For aggregation of soil organic carbon the detailed
land cover classes are aggregated to three classes: cropland,
grassland and other. For aggregation of above- and belowground biomass
in total 6 land classes are being used: cropland, grassland, forest,
other natural vegetation (othernatveg) and residual. The mapping of
detailed classes to these aggregated ones can be found in the function
calcLandTypeAreas
.
Soil organic carbon calculations build on the Global Soil Organic Carbon Sequestration Potential Map (GSOCseq) from FAO. Data is aggregated weighted with ESA CCI land cover information first to 0.25°x0.25°. From this resolution, which serves as spatial base resolution for this study, the data can be further aggregated in the same way to countries or world regions.
As already shown above the resulting data can be retrieved in the following way:
# gridded data with original resolution of 0.25deg x 0.25deg
socGrid <- calcOutput("SOCbyLandType", aggregate = FALSE)
# data on ISO country level
socCountry <- calcOutput("SOCbyLandType", aggregate = "country")
# data on world regional level
socRegion <- calcOutput("SOCbyLandType", aggregate = TRUE)
# or simply
socRegion2 <- calcOutput("SOCbyLandType")

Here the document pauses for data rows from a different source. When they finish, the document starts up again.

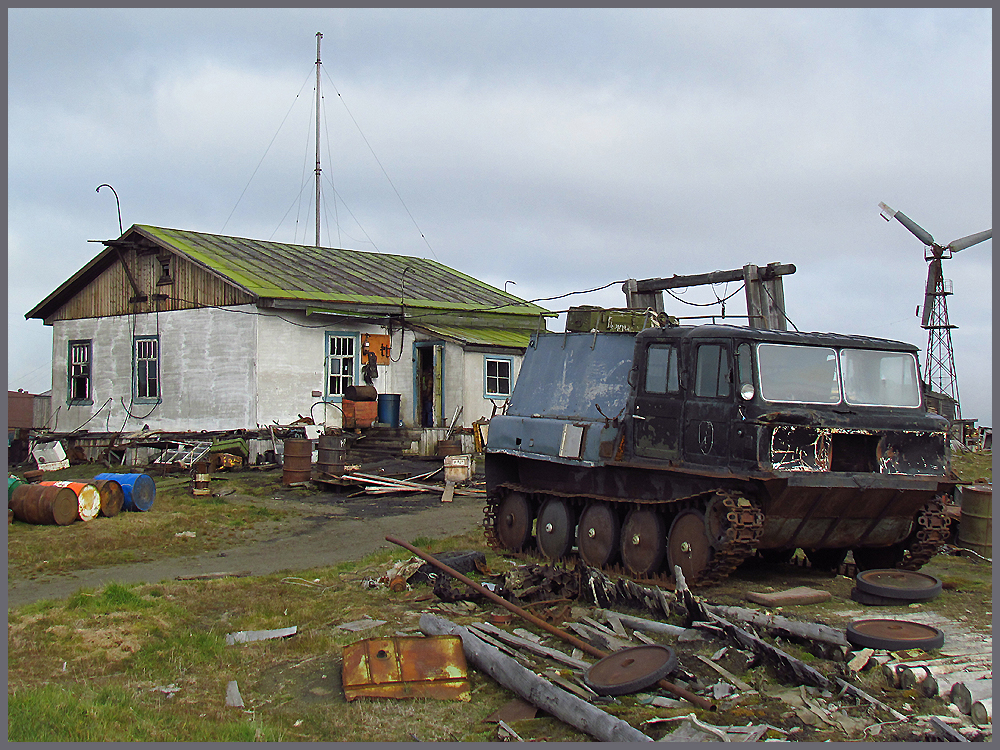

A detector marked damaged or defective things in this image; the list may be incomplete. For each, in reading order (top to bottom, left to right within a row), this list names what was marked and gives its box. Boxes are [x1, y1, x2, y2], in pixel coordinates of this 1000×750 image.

rusty barrel [9, 484, 78, 524]
rusted metal container [10, 484, 77, 524]
rusted metal container [39, 482, 99, 524]
rusty barrel [40, 482, 100, 524]
rusty barrel [92, 482, 124, 516]
rusted metal container [93, 482, 124, 516]
rusty barrel [194, 462, 214, 496]
rusted metal container [194, 462, 214, 496]
rusty barrel [282, 434, 312, 488]
rusted metal container [282, 438, 312, 484]
rusty barrel [322, 434, 354, 476]
rusted metal container [960, 484, 992, 560]
rusty barrel [960, 484, 992, 560]
rusty metal sheet [342, 636, 470, 704]
rusty metal panel [342, 636, 470, 704]
rusted metal container [342, 636, 470, 704]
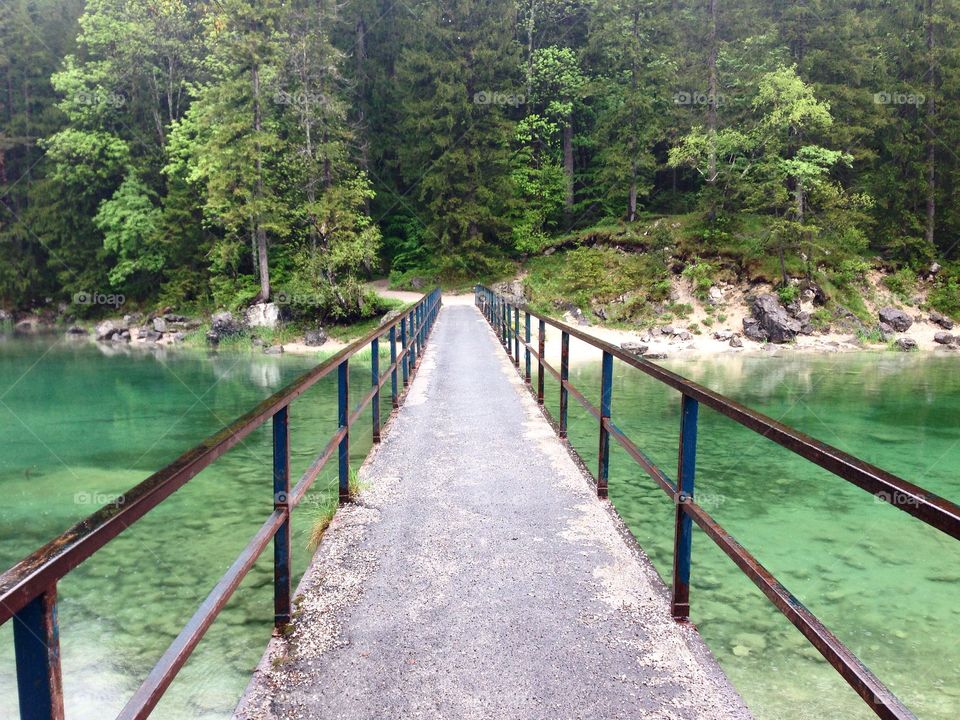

The aboveground and belowground biomass dataset is based on the Spawn et al. Global
Aboveground and Belowground Biomass Carbon Density Maps for the Year
2010. While mrorganic
is intended to download all data
sources on its own, the data archive for the Spawn data set at ORNL DAAC
requires a manual download from the website. Therefore,
mrorganic
will guide you at its first execution through the
manual download process. After supplying the path to the downloaded data
set mrorganic
will continue its automatic data
processing.
The final data product is computed by
calcBiomassLandType
which can be called via the
calcOutput
wrapper wit the type argument
BiomassbyLandType
:
library(mrorganic)
biomassAbove <- calcOutput("BiomassbyLandType", subtype = "aboveground")
biomassBelow <- calcOutput("BiomassbyLandType", subtype = "belowground")
The function comes with two subtypes: aboveground
and
belowground
. Analogous to the soil organic carbon
calculations, the aggregate
argument can be used again to
extract the data in different resulting aggregation levels.
The development of this package was supported by the Organisation for Economic Co-operation and Development. The data and maps used in the package are without prejudice to the status of or sovereignty over any territory, to the delimitation of international frontiers and boundaries and to the name of any territory, city or area.